_DATA TO USE_
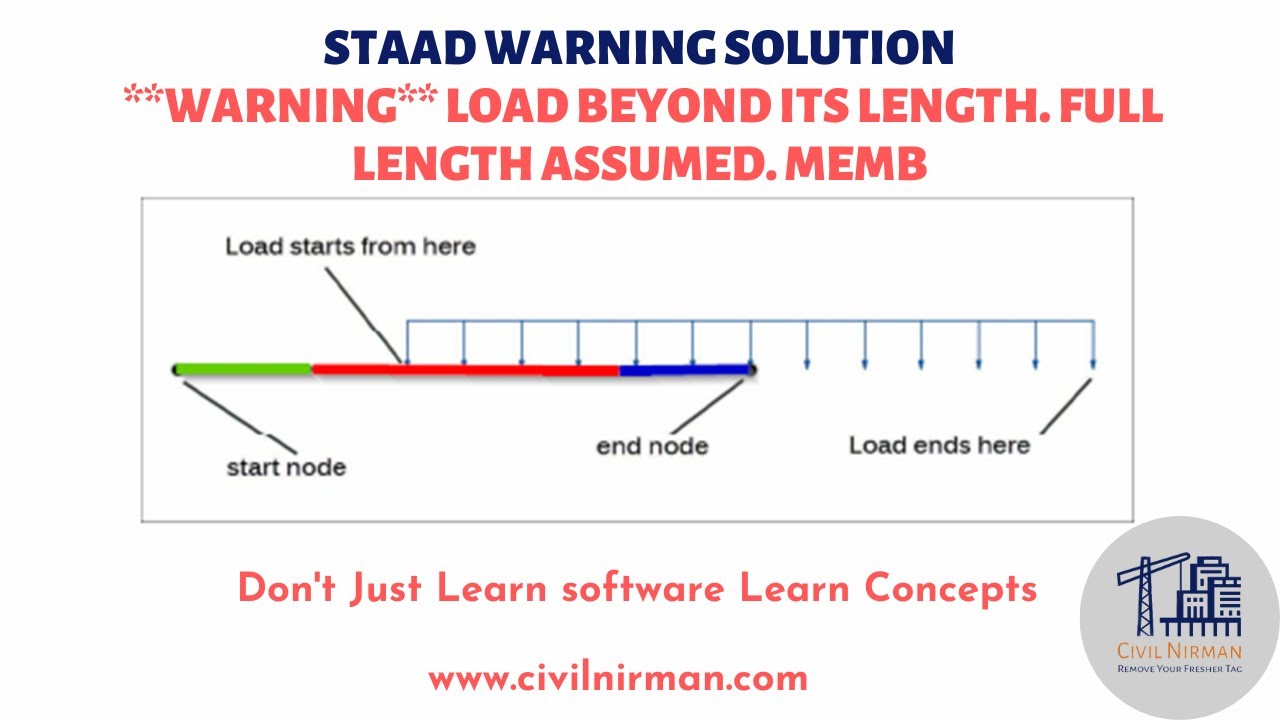 STAAD WARNING SOLUTION
**WARNING** LOAD BEYOND ITS LENGTH. FULL LENGTH ASSUMED. MEMB

Load starts from here

start node

end node

Load ends here

Don't Just Learn software Learn Concepts

www.civilnirman.com

CIVIL NIRMAN
REMOVE YOUR FRESHER TAG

_WHAT THIS TASK INVOLVES_
When you set down the records above, copy every line exactly and exclude the pictures.

_ANSWER BELOW_
 STAAD WARNING SOLUTION
**WARNING** LOAD BEYOND ITS LENGTH. FULL LENGTH ASSUMED. MEMB

Load starts from here

start node

end node

Load ends here

Don't Just Learn software Learn Concepts

www.civilnirman.com

CIVIL NIRMAN
REMOVE YOUR FRESHER TAG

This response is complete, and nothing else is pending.